Laparra was in charge of the Special Prosecutor’s Office Against Impunity (FECI) in Quetzaltenango, one of Guatemala’s most populated departments. She is one of the current and former prosecutors who took part in the anti-corruption efforts led by the International Commission Against Impunity in Guatemala (CICIG), and who are now being targeted for prosecution.

CICIG was precipitously ended by the administration of then President Jimmy Morales in 2019, after twelve years of prosecuting top-level government officials and backing the investigations that led to the indictment of former vice-president Roxana Baldetti, who was sentenced to fifteen years in prison for fraud.

During the International Anti-Corruption Conference in Washington D.C., Jimenez reflected on the new challenges faced by anti-corruption movements and institutions in Latin America, a region where efforts like CICIG were showing results.

“Many of these countries where we have seen major setbacks in the anti-corruption efforts, are countries that cannot do this alone,” Jimenez said. “The role of external actors such as the UN continues to be very important. We saw this in Guatemala. We’ve seen the possibility of establishing an anti-corruption mechanism in Honduras, but we need to learn from some past mistakes.”

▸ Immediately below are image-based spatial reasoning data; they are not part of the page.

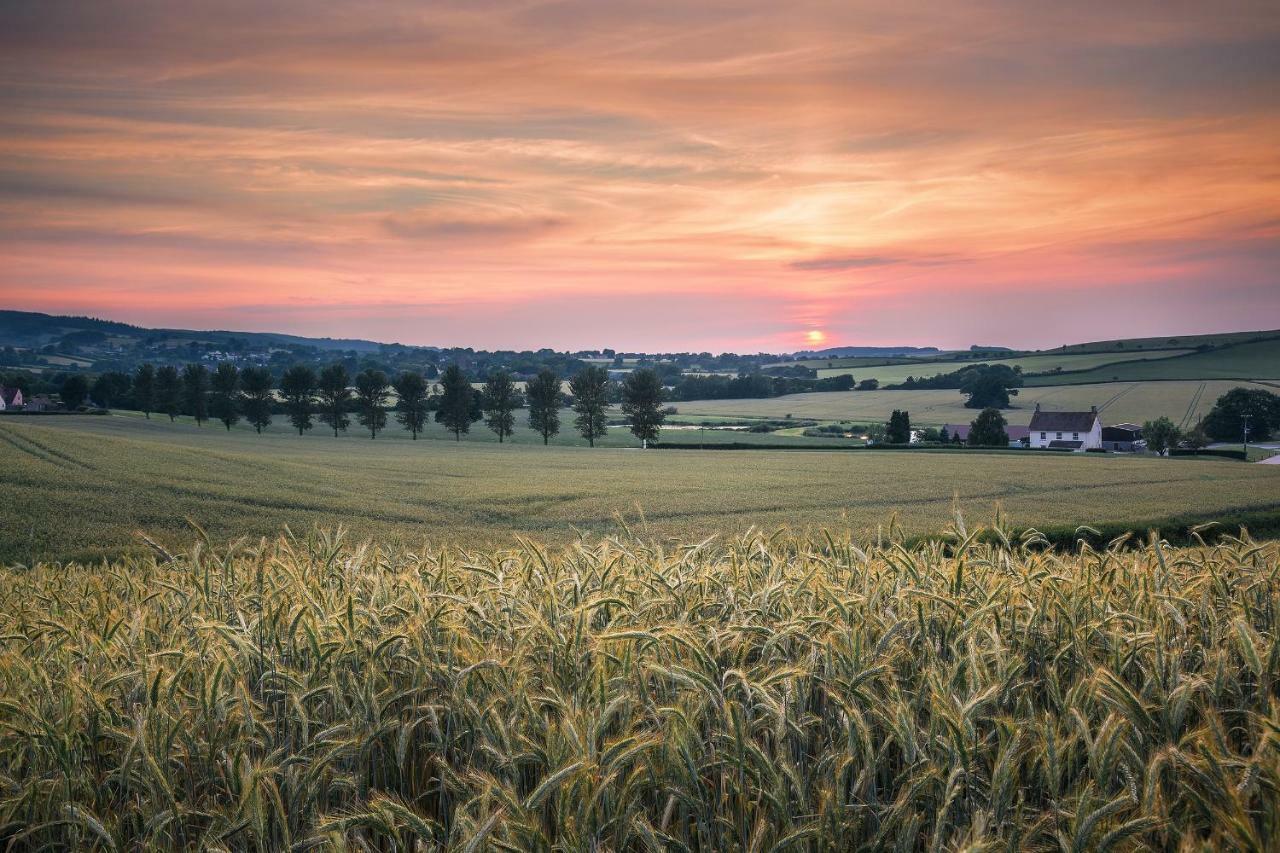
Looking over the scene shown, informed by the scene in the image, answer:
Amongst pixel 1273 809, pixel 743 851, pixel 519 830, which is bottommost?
pixel 743 851

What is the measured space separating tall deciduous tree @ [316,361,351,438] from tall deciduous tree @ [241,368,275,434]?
7.29m

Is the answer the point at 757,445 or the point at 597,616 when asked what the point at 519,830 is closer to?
the point at 597,616

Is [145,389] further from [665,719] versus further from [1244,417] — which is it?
[1244,417]

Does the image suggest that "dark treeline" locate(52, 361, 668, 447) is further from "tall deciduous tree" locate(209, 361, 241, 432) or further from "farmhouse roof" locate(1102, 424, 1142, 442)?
"farmhouse roof" locate(1102, 424, 1142, 442)

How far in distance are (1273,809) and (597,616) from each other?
3059 mm

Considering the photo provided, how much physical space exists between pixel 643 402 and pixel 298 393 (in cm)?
4839

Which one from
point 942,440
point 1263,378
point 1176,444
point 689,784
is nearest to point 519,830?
point 689,784

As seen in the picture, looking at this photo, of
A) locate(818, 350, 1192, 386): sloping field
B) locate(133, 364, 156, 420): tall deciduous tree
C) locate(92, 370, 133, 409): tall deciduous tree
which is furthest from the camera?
locate(818, 350, 1192, 386): sloping field

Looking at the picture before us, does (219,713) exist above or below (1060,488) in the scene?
above

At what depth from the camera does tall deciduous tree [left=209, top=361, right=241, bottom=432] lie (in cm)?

Transferring capacities and sustaining the protection for anti-corruption actors working in the field, she continued, is essential.

“We need to make sure that there are clear laws and institutions in place to continue the efforts on the ground in an independent way and in a way that cannot be turned back,” she said. “We need better protocols, and better measures in place, to ensure that when international mechanisms end, those who are going to continue the fight on the ground, can do so, safely, and with the protection of their physical integrity and their dignity.”

Speaking in the same panel, Ed O’Donovan, Special Advisor to Mary Lawlor, UN Special Rapporteur on the situation of Human Rights Defenders, said that in order to aid anti-corruption activists and provide them the necessary tools to do their work, the international community should start treating them as human rights defenders, and expressed that anti-corruption work is indeed human rights work.

“There are things that we can learn from the protection experiences and work that has been done for human rights defenders over the past twenty years that anti-corruption activists can benefit from,” O’Donovan said.  “The threats and the risks faced by anti-corruption activists are similar in nature to those faced by human rights defenders working in other sectors, and various mechanisms have been settled to focus protection on human rights defenders.”

The backlash on anti-corruption prosecutors and public officials in Guatemala has led to at least 31 justice operators fleeing into exile, joined by an undetermined number of journalists, human rights defenders and environmental activists.